For example, consider the following two published test questions. The first comes from California’s old standards, the second from the Common Core.

1. Which of the following best describes the triangles shown below?

A both similar and congruent

B similar but not congruent

C congruent but not similar

D neither similar nor congruent

California Standards Test, released test questions, geometry, 2009

2. Triangle ABC undergoes a series of some of the following transformations to become triangle DEF:

Rotation

Reflection

Translation

Dilation

Is DEF always, sometimes, or never congruent to ABC? Provide justification to support your conclusion.

Common Core Smarter Balanced Grade 8 Sample Item, 2013

The second question, from one of the Common Core assessment teams, does not simply test a mathematical definition, as the first does. It requires that students visualize a triangle, use transformational geometry, consider whether different cases satisfy the mathematical definition, and then justify their thinking. It combines different areas of geometry and asks students to problem solve and justify. It does not offer four multiple-choice options. Common Core mathematics is more challenging than the mathematics it will replace. It is also more interesting for students and many times closer to the mathematics that is needed in 21st-century life and work.

An important requirement in the Common Core is the need for students to discuss ideas and justify their thinking. There is a good reason for this: Justification and reasoning are two of the acts that lie at the heart of mathematics. They are, in many ways, the essence of what mathematics is. Scientists work to prove or disprove new theories by finding many cases that work or counter-examples that do not. Mathematicians, by contrast prove the validity of their propositions through justification and reasoning.

Mathematicians are not the only people who need to engage in justification and reasoning.

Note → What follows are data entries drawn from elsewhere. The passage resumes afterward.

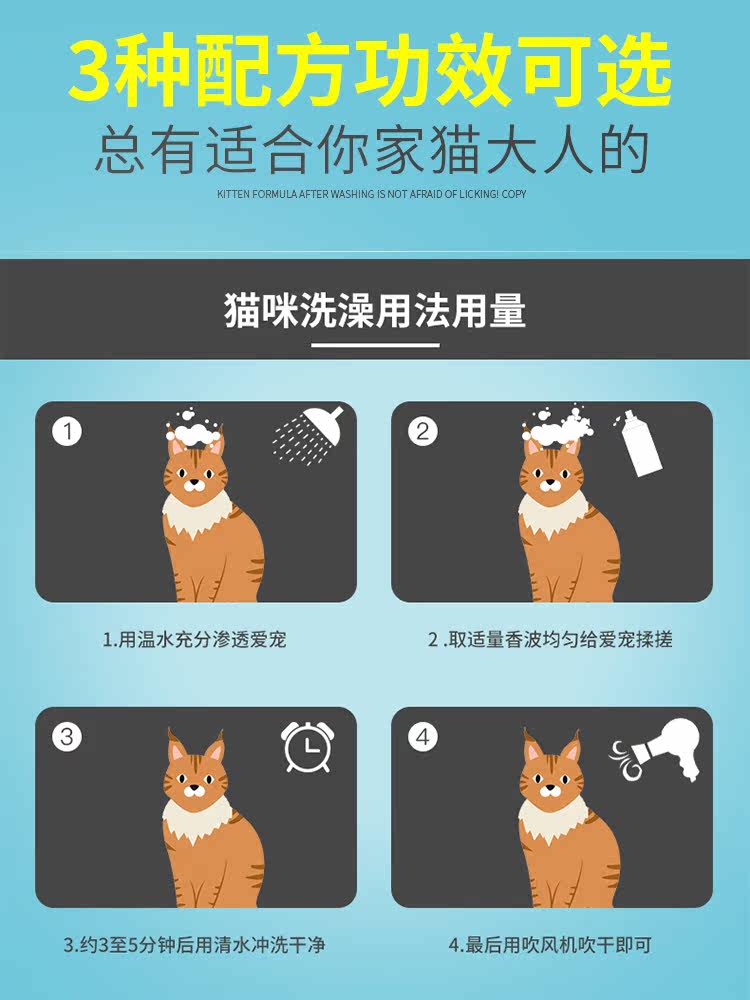 3种配方功效可选
总有适合你家猫大人的
KITTEN FORMULA AFTER WASHING IS NOT AFRAID OF LICKING! COPY

猫咪洗澡用法用量

1

1.用温水充分渗透爱宠

2

2 .取适量香波均匀给爱宠揉搓

3

3.约3至5分钟后用清水冲洗干净

4

4.最后用吹风机吹干即可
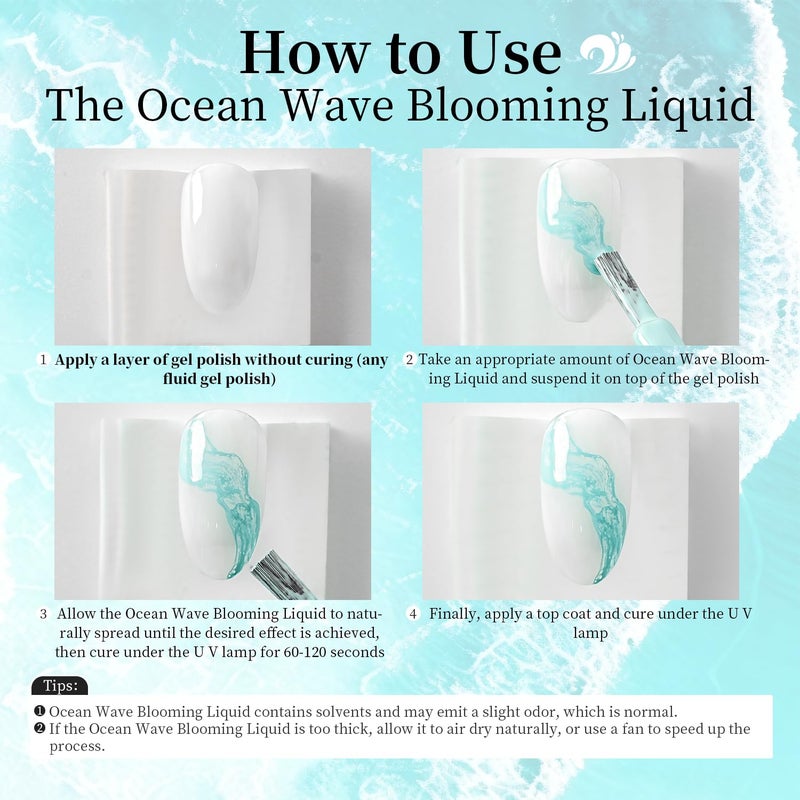 How to Use
The Ocean Wave Blooming Liquid

1 Apply a layer of gel polish without curing (any fluid gel polish)

2 Take an appropriate amount of Ocean Wave Blooming Liquid and suspend it on top of the gel polish

3 Allow the Ocean Wave Blooming Liquid to naturally spread until the desired effect is achieved, then cure under the U V lamp for 60-120 seconds

4 Finally, apply a top coat and cure under the U V lamp

Tips:
❶ Ocean Wave Blooming Liquid contains solvents and may emit a slight odor, which is normal.
❷ If the Ocean Wave Blooming Liquid is too thick, allow it to air dry naturally, or use a fan to speed up the process.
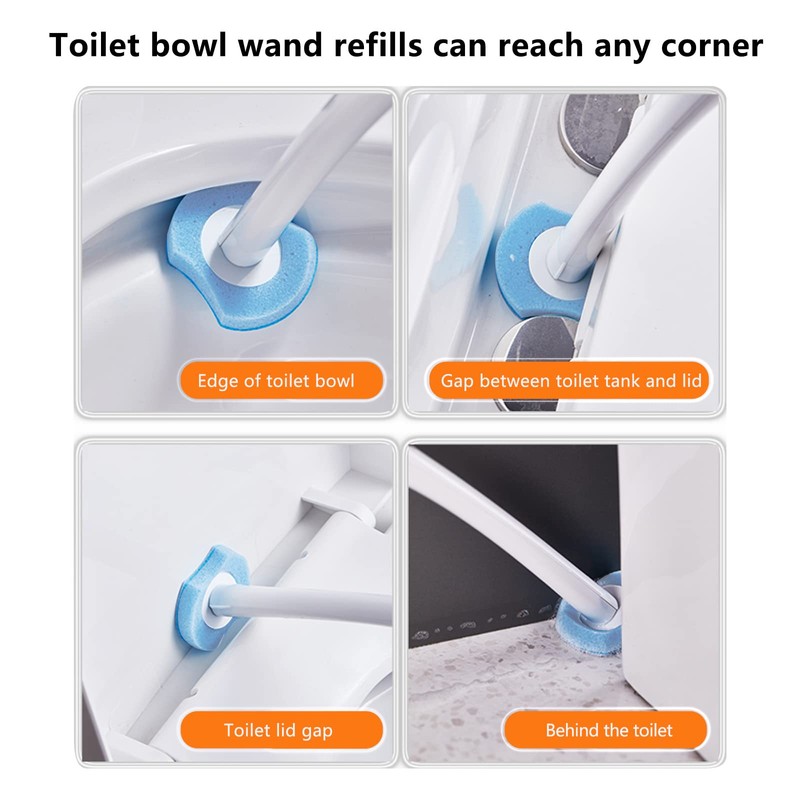 Toilet bowl wand refills can reach any corner

Edge of toilet bowl

Gap between toilet tank and lid

Toilet lid gap

Behind the toilet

The young people who are successful in today’s workforce are those who can discuss and reason about productive mathematical pathways, and who can be wrong, but can trace back to errors and work to correct them. In our new technological world, employers do not need people who can calculate correctly or fast, they need people who can reason about approaches, estimate and verify results, produce and interpret different powerful representations, and connect with other people’s mathematical ideas.

Another problem addressed by the Common Core is the American idea that those who are good at math are those who are fast. Speed is revered in math classes across the U.S., and students as young as five years old are given timed tests—even though these have been shown to create math anxiety in young children. Parents use flash cards and other devices to promote speed, not knowing that they are probably damaging their children’s mathematical development. At the same time mathematicians point out that speed in math is irrelevant. One of the world’s top mathematicians, Laurent Schwartz, reflected in his memoir that he was made to feel unintelligent in school because he was the slowest math thinker in his class. But he points out that what is important in mathematics “is to deeply understand things and their relations to each other. This is where intelligence lies. The fact of being quick or slow isn't really relevant.” It is fortunate for Schwartz, and all of us, that he did not grow up in the speed- and test-driven classrooms of the last decade that have successfully dissuaded any child that thinks deeply or slowly from pursuing mathematics or even thinking of themselves as capable.